TASK DIRECTIONS → Reproduce exactly the lines from the one containing "Can it be seen" through the last line of the records below, both included, and nothing else.
-- start of INPUT ROWS --
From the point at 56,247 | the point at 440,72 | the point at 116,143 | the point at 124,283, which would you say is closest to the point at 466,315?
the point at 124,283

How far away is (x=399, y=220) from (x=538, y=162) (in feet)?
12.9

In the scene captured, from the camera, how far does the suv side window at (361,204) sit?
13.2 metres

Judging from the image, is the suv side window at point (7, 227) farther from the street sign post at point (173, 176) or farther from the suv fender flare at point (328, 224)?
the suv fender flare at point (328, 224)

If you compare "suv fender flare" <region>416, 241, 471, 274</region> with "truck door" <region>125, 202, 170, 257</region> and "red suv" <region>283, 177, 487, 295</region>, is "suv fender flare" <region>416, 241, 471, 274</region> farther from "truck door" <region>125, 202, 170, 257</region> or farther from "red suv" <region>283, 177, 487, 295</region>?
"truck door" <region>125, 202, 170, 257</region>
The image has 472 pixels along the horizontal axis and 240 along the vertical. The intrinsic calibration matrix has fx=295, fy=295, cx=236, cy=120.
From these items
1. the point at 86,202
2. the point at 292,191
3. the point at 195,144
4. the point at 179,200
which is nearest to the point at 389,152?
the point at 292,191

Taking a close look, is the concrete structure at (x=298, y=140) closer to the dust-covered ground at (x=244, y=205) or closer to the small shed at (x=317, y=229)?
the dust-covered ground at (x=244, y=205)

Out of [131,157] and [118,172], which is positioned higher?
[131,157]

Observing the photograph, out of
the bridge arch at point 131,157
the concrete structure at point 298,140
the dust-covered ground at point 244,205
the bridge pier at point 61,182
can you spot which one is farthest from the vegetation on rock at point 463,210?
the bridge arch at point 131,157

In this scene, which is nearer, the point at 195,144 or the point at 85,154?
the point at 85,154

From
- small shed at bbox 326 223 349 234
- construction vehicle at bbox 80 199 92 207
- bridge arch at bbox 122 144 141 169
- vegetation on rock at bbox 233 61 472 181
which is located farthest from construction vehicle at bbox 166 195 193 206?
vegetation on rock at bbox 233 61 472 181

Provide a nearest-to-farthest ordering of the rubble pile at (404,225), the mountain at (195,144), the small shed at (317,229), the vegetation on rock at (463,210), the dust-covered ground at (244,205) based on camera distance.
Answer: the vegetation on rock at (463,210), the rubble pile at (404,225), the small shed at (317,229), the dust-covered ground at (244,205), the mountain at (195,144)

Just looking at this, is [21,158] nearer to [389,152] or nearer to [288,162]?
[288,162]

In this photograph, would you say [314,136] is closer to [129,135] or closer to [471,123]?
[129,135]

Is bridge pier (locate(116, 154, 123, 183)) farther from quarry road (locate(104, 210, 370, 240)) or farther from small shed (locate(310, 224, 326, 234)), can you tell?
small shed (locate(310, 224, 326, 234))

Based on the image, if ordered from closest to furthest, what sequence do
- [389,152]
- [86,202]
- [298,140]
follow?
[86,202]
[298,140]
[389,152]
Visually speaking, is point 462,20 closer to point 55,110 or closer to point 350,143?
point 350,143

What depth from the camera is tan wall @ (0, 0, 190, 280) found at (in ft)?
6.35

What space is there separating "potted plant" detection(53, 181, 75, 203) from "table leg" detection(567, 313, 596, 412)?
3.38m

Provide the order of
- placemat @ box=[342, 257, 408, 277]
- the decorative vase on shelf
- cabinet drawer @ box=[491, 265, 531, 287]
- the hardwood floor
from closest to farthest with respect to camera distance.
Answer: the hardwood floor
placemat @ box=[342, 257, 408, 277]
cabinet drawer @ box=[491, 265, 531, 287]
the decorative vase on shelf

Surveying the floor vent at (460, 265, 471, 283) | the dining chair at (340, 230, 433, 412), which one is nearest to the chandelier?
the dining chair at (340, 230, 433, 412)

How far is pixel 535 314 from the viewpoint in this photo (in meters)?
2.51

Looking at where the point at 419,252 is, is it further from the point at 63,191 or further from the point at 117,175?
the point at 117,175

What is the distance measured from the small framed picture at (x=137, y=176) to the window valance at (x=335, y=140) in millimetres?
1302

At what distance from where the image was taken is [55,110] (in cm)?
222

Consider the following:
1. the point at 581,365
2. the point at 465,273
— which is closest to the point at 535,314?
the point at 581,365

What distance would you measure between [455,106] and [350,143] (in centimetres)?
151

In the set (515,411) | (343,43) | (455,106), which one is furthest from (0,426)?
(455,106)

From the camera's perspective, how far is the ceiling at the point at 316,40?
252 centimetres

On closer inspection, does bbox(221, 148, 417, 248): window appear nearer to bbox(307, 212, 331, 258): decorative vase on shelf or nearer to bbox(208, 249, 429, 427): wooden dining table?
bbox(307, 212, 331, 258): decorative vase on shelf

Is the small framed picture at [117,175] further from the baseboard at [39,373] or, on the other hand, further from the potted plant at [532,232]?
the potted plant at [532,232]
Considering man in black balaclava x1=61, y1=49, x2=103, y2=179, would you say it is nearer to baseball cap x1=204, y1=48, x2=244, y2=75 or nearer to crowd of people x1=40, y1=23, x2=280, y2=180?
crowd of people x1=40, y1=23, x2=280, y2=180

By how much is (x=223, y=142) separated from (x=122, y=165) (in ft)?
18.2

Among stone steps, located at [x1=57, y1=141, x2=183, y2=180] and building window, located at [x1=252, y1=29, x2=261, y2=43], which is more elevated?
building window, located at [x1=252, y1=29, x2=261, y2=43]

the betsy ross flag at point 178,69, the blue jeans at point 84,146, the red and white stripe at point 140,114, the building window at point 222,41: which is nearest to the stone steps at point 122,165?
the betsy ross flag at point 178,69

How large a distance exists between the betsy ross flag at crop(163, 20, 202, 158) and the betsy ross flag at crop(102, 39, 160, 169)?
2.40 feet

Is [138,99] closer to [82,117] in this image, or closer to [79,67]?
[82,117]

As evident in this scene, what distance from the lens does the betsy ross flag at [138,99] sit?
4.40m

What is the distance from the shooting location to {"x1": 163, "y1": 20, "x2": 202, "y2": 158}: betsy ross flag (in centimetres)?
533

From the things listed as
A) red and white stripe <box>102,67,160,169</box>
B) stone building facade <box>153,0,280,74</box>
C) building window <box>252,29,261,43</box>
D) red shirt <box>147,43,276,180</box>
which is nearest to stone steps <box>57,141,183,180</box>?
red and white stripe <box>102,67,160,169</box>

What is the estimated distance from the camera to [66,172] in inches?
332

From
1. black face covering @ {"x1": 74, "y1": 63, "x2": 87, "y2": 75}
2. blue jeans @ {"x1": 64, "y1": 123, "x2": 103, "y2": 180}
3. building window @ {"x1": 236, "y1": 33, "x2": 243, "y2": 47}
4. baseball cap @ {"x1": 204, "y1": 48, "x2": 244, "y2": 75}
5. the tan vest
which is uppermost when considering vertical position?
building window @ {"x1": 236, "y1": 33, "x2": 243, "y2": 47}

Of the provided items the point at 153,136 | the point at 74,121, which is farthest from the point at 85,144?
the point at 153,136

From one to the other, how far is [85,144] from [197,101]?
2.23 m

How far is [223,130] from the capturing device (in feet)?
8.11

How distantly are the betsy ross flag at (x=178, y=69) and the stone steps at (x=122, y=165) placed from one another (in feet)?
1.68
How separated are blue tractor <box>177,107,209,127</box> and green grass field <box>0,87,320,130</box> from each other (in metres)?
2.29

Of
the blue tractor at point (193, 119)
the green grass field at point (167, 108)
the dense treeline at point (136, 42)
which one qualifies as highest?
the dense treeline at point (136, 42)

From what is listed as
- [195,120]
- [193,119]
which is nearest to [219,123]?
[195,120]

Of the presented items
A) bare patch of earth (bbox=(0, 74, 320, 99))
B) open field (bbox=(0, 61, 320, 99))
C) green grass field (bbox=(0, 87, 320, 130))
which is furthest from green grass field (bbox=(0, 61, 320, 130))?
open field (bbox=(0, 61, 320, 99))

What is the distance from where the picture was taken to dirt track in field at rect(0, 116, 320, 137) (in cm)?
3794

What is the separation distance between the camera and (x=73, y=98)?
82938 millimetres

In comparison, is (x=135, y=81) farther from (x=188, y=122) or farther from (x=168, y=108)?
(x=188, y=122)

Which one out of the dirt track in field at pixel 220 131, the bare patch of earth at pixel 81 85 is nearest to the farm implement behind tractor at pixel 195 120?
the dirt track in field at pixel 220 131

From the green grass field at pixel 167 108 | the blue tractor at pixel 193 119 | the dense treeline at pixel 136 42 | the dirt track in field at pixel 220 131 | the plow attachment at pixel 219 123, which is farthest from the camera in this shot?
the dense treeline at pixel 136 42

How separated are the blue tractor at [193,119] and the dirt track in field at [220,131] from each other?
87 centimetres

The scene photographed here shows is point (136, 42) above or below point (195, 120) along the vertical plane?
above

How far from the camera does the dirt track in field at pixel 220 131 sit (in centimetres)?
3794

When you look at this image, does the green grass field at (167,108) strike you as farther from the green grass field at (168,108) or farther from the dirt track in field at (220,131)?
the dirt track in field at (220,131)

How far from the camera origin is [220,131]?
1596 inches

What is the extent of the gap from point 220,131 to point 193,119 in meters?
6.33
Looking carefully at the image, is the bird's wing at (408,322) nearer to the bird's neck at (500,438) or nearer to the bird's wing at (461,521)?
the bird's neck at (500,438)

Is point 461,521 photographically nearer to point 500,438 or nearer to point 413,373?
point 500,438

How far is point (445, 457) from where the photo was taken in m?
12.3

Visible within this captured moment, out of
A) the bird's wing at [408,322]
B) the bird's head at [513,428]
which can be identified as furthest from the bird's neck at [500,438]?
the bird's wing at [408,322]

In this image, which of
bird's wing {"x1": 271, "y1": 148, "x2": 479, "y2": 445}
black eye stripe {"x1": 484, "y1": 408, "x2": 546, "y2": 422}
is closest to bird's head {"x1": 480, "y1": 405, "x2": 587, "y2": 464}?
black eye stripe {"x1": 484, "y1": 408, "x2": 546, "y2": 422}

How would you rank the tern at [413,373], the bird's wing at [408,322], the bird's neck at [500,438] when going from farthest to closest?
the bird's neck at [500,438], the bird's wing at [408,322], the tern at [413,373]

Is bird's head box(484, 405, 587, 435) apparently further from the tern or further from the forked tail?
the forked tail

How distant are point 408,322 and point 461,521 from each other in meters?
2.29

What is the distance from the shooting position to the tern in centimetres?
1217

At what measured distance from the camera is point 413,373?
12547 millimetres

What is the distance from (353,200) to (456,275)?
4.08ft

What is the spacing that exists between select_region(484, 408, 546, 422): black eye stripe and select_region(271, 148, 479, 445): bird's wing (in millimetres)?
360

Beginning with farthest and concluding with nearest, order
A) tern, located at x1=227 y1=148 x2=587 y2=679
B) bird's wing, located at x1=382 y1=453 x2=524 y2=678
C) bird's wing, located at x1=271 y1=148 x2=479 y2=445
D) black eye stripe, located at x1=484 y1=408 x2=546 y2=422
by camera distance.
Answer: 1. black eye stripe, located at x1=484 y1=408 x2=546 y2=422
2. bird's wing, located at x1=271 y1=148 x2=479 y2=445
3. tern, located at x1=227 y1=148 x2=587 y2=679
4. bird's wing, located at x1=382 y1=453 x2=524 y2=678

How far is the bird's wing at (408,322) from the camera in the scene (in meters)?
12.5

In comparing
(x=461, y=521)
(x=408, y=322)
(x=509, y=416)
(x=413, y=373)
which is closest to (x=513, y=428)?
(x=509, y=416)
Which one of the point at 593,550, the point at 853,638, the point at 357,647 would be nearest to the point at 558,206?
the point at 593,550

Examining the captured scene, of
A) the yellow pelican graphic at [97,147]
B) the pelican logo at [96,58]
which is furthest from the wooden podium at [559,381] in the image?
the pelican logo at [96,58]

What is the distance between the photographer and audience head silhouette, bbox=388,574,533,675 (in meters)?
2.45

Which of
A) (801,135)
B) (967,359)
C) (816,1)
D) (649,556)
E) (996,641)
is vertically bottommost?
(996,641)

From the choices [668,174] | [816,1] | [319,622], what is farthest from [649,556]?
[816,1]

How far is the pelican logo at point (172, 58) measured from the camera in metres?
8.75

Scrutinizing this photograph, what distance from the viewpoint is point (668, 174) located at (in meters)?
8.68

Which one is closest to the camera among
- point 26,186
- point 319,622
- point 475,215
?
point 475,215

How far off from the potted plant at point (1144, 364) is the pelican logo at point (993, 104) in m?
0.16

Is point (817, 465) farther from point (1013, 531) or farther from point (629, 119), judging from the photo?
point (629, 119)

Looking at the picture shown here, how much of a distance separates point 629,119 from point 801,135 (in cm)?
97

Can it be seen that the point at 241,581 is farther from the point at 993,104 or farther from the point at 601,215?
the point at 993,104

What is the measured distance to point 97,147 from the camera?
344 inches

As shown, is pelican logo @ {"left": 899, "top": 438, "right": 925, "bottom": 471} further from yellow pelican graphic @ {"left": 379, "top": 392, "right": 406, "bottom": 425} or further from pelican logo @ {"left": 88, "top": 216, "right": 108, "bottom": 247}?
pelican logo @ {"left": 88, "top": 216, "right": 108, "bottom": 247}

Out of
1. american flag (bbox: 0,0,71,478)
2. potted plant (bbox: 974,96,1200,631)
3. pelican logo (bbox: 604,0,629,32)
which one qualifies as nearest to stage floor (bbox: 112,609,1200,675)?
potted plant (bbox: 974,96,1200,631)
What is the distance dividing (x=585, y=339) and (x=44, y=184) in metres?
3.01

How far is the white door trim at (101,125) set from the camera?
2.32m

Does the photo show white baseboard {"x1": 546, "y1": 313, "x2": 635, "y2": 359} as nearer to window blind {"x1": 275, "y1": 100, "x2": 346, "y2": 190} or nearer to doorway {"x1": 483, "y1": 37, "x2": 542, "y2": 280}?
-- end of INPUT ROWS --
TASK SOLUTION →
Can it be seen that the point at 241,581 is farther from the point at 993,104 or farther from the point at 601,215?
the point at 993,104

What is the measured distance to point 97,147 from the camera?
344 inches

As shown, is pelican logo @ {"left": 899, "top": 438, "right": 925, "bottom": 471} further from yellow pelican graphic @ {"left": 379, "top": 392, "right": 406, "bottom": 425} or further from pelican logo @ {"left": 88, "top": 216, "right": 108, "bottom": 247}?
pelican logo @ {"left": 88, "top": 216, "right": 108, "bottom": 247}

Out of
1. american flag (bbox: 0,0,71,478)
2. potted plant (bbox: 974,96,1200,631)
3. pelican logo (bbox: 604,0,629,32)
which one qualifies as nearest to stage floor (bbox: 112,609,1200,675)?
potted plant (bbox: 974,96,1200,631)
What is the distance dividing (x=585, y=339) and (x=44, y=184) in metres?
3.01

How far is the white door trim at (101,125) set from the camera?
2.32m

Does the photo show white baseboard {"x1": 546, "y1": 313, "x2": 635, "y2": 359} as nearer to window blind {"x1": 275, "y1": 100, "x2": 346, "y2": 190} or nearer to doorway {"x1": 483, "y1": 37, "x2": 542, "y2": 280}?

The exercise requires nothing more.